Copy out the part of the entries that begins with the line containing "How far is the window" and runs through the end of the entries, keeping every line exactly as it appears. Omit the pictures from your copy.

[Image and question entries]
------------------------------------------------------------------------
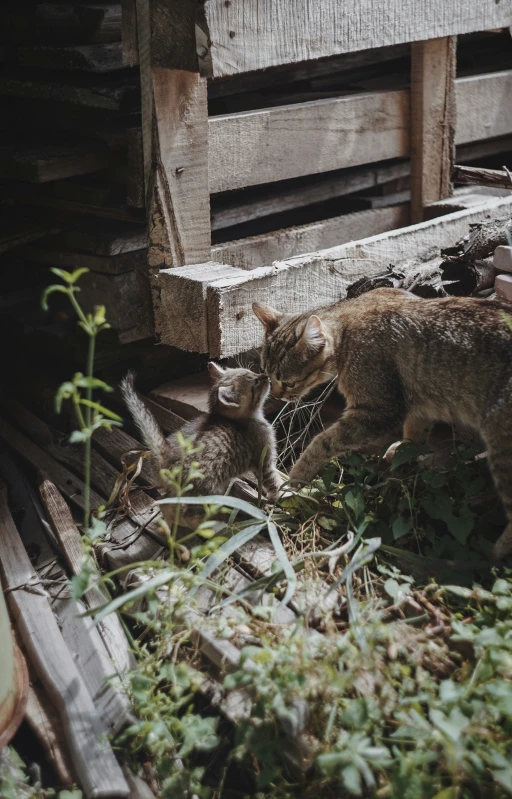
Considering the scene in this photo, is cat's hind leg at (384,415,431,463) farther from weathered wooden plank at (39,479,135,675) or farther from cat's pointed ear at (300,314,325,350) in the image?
weathered wooden plank at (39,479,135,675)

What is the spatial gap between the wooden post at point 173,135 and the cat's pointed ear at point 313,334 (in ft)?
2.51

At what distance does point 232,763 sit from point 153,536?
1174 millimetres

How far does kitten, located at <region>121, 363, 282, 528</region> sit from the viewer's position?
3408 millimetres

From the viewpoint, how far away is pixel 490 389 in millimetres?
3234

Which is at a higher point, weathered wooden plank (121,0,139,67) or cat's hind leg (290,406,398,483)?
weathered wooden plank (121,0,139,67)

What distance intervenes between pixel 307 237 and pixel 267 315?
3.68ft

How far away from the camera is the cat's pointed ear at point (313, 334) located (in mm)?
3633

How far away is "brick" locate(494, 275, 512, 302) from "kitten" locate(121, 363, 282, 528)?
3.80 feet

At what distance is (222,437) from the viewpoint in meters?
3.54

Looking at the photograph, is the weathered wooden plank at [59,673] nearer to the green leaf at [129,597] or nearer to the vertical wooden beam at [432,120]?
the green leaf at [129,597]

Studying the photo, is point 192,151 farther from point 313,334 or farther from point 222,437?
point 222,437

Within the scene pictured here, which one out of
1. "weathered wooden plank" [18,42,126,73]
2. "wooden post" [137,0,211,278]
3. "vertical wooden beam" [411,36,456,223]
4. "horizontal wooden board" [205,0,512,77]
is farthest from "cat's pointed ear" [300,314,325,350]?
"vertical wooden beam" [411,36,456,223]

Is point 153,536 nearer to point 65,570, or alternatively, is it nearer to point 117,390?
point 65,570

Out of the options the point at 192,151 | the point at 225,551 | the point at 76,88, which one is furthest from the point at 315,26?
the point at 225,551
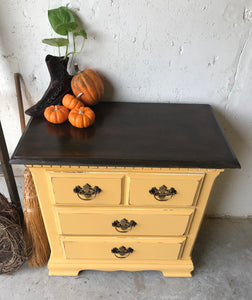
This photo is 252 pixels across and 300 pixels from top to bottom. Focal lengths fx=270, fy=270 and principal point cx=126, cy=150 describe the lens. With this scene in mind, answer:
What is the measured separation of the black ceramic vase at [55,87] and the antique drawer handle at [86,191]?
46 cm

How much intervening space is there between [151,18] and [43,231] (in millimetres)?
1425

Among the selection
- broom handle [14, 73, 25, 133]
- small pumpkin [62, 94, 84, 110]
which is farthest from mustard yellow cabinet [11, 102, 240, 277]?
broom handle [14, 73, 25, 133]

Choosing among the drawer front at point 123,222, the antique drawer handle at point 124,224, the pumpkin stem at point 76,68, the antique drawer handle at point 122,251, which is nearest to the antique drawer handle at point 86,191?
the drawer front at point 123,222

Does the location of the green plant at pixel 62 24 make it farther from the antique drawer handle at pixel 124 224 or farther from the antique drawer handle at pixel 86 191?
the antique drawer handle at pixel 124 224

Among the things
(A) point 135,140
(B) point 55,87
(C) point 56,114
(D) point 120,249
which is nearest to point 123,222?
(D) point 120,249

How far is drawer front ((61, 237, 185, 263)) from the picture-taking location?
1.56 meters

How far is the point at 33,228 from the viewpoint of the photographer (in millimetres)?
1695

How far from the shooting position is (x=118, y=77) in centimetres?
154

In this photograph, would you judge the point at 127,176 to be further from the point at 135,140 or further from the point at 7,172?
the point at 7,172

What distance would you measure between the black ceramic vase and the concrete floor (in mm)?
1088

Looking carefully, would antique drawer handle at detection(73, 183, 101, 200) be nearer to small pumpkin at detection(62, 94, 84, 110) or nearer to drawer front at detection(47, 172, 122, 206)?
drawer front at detection(47, 172, 122, 206)

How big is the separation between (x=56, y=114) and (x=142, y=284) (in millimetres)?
1208

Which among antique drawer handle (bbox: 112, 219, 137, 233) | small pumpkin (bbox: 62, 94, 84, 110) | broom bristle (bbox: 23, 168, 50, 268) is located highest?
small pumpkin (bbox: 62, 94, 84, 110)

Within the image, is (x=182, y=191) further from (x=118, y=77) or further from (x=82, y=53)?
(x=82, y=53)
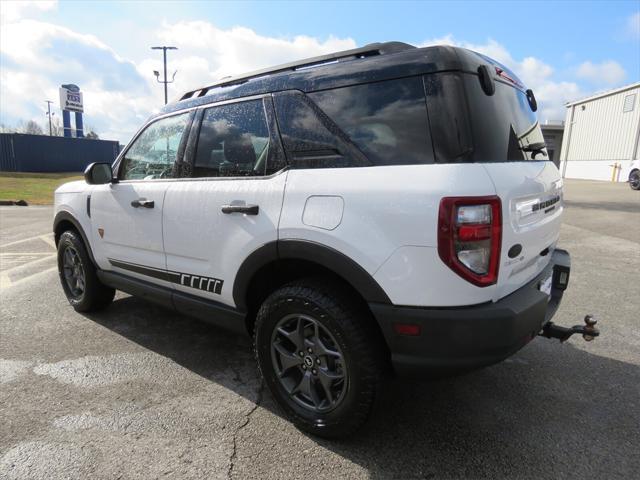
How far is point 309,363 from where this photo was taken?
7.78 feet

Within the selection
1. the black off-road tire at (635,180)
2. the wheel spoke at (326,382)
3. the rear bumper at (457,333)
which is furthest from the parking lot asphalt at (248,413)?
the black off-road tire at (635,180)

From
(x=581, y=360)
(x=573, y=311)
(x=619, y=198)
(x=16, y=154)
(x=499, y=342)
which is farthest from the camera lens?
(x=16, y=154)

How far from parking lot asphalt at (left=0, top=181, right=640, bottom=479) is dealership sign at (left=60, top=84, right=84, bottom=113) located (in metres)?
45.6

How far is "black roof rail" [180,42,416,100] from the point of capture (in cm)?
226

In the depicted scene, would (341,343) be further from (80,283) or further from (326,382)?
(80,283)

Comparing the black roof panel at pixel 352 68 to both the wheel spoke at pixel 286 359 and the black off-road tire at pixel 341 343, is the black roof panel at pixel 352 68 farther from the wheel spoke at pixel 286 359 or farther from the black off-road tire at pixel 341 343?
the wheel spoke at pixel 286 359

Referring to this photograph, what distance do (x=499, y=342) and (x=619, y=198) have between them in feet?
54.5

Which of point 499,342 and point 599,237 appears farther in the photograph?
point 599,237

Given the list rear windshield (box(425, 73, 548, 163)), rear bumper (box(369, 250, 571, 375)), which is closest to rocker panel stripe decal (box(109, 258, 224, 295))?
rear bumper (box(369, 250, 571, 375))

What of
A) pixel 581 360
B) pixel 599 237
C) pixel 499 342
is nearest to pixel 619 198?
pixel 599 237

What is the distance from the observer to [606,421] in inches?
99.0

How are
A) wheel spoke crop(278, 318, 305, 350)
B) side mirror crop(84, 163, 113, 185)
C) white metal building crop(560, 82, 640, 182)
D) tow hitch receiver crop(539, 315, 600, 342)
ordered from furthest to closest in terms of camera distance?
white metal building crop(560, 82, 640, 182) → side mirror crop(84, 163, 113, 185) → tow hitch receiver crop(539, 315, 600, 342) → wheel spoke crop(278, 318, 305, 350)

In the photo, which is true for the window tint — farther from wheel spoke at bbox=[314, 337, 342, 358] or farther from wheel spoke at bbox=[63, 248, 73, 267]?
wheel spoke at bbox=[63, 248, 73, 267]

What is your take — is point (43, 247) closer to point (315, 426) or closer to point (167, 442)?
point (167, 442)
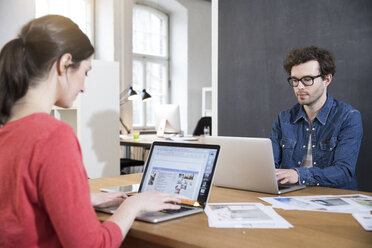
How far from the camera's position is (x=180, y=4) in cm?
816

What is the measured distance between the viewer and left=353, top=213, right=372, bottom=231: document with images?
1.13 metres

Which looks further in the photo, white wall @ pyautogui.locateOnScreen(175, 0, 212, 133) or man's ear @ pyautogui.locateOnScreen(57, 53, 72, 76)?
white wall @ pyautogui.locateOnScreen(175, 0, 212, 133)

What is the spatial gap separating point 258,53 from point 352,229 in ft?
8.23

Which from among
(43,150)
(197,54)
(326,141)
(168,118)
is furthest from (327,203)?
(197,54)

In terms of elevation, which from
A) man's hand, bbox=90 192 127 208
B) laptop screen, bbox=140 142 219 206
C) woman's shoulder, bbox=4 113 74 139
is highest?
woman's shoulder, bbox=4 113 74 139

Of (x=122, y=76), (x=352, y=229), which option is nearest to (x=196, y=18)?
(x=122, y=76)

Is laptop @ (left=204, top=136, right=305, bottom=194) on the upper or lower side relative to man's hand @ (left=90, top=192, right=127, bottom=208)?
upper

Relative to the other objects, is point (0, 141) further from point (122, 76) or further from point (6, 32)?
point (122, 76)

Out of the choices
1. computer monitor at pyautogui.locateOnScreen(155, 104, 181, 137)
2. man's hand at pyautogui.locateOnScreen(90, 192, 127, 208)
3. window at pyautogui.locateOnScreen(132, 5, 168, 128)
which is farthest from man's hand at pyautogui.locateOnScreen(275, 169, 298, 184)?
window at pyautogui.locateOnScreen(132, 5, 168, 128)

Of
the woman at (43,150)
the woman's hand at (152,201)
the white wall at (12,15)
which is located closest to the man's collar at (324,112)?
the woman's hand at (152,201)

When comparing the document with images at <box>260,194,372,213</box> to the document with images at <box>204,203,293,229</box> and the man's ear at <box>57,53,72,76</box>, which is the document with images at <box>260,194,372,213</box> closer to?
the document with images at <box>204,203,293,229</box>

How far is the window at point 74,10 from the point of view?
20.5 feet

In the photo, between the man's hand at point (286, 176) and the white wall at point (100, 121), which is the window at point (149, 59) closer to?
the white wall at point (100, 121)

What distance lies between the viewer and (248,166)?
5.37ft
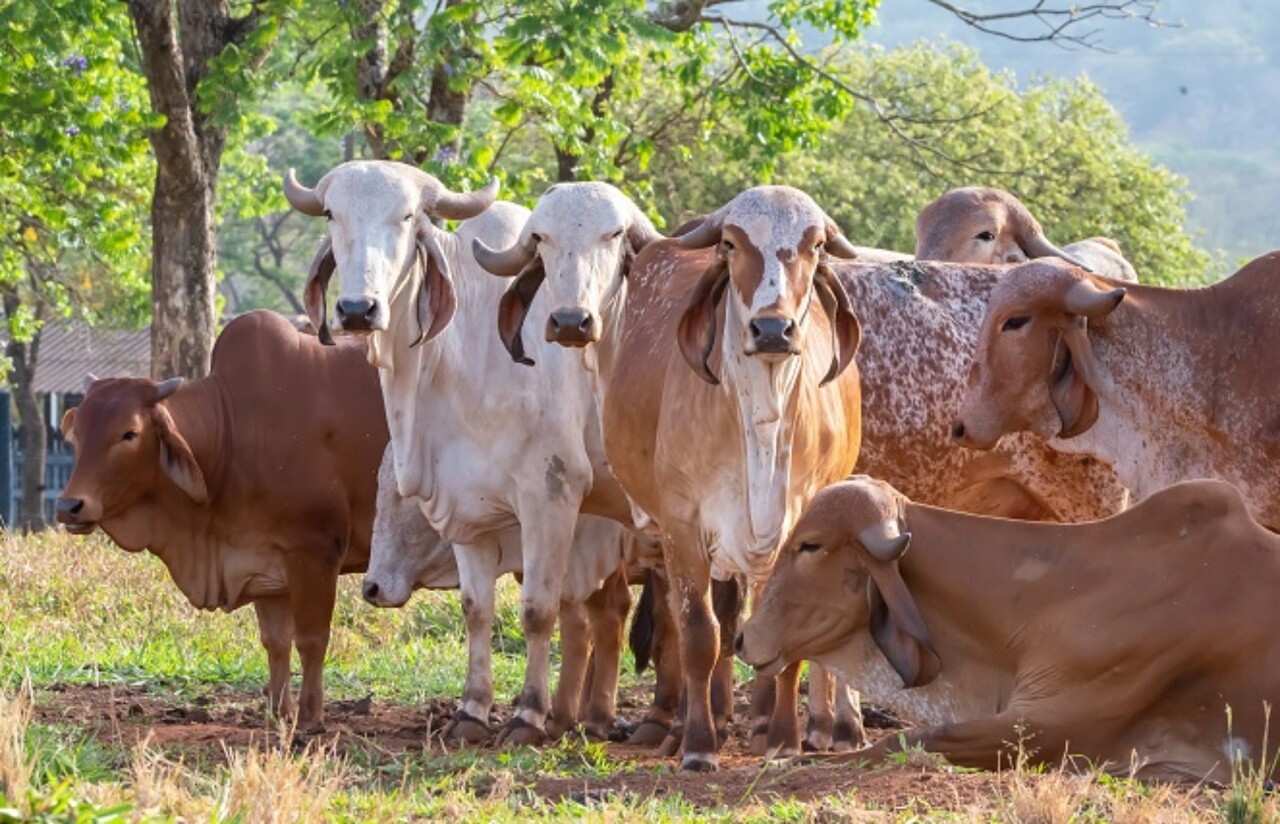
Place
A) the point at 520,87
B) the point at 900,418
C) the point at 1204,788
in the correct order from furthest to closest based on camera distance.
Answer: the point at 520,87
the point at 900,418
the point at 1204,788

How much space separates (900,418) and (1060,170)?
27516 millimetres

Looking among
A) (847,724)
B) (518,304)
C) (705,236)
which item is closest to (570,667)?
(847,724)

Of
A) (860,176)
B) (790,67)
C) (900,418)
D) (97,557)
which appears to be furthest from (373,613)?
(860,176)

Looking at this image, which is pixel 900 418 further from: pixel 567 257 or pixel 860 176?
pixel 860 176

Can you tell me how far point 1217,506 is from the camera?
23.4ft

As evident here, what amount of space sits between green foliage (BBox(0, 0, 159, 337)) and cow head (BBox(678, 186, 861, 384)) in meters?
7.64

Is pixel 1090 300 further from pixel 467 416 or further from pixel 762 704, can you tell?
pixel 467 416

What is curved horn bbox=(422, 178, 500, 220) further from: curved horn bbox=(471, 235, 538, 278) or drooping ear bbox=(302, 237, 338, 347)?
drooping ear bbox=(302, 237, 338, 347)

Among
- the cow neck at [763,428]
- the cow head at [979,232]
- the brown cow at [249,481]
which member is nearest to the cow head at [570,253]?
------------------------------------------------------------------------
**The result:**
How far is the window at point 74,10 from the point of view?
20.5 feet

In the photo, between the man's hand at point (286, 176) and the white wall at point (100, 121), which is the window at point (149, 59) closer to?
the white wall at point (100, 121)

What distance lies between the viewer and (248,166)?
5.37ft
Place
A) the point at 520,87
B) the point at 900,418
C) the point at 1204,788
in the correct order from furthest to closest based on camera distance.
Answer: the point at 520,87
the point at 900,418
the point at 1204,788

How much space separates (900,418) and (1060,170)?
27516 millimetres

Looking among
A) (847,724)
B) (518,304)
C) (705,236)
which item is closest to (570,667)?
(847,724)

Of
A) (860,176)
B) (790,67)
C) (900,418)
D) (97,557)
which appears to be furthest from (373,613)?
(860,176)

Looking at this image, which is pixel 900 418 further from: pixel 567 257 or pixel 860 176?
pixel 860 176

Can you tell me how far point 1217,506 is from the camera?
23.4ft

As evident here, what amount of space sits between green foliage (BBox(0, 0, 159, 337)) and cow head (BBox(678, 186, 861, 384)) in meters?
7.64

Is pixel 1090 300 further from pixel 467 416 or further from pixel 762 704, can you tell?
pixel 467 416

What is curved horn bbox=(422, 178, 500, 220) further from: curved horn bbox=(471, 235, 538, 278) or drooping ear bbox=(302, 237, 338, 347)?
drooping ear bbox=(302, 237, 338, 347)

Among
- the cow neck at [763,428]
- the cow head at [979,232]
- the brown cow at [249,481]
which member is nearest to the cow head at [570,253]?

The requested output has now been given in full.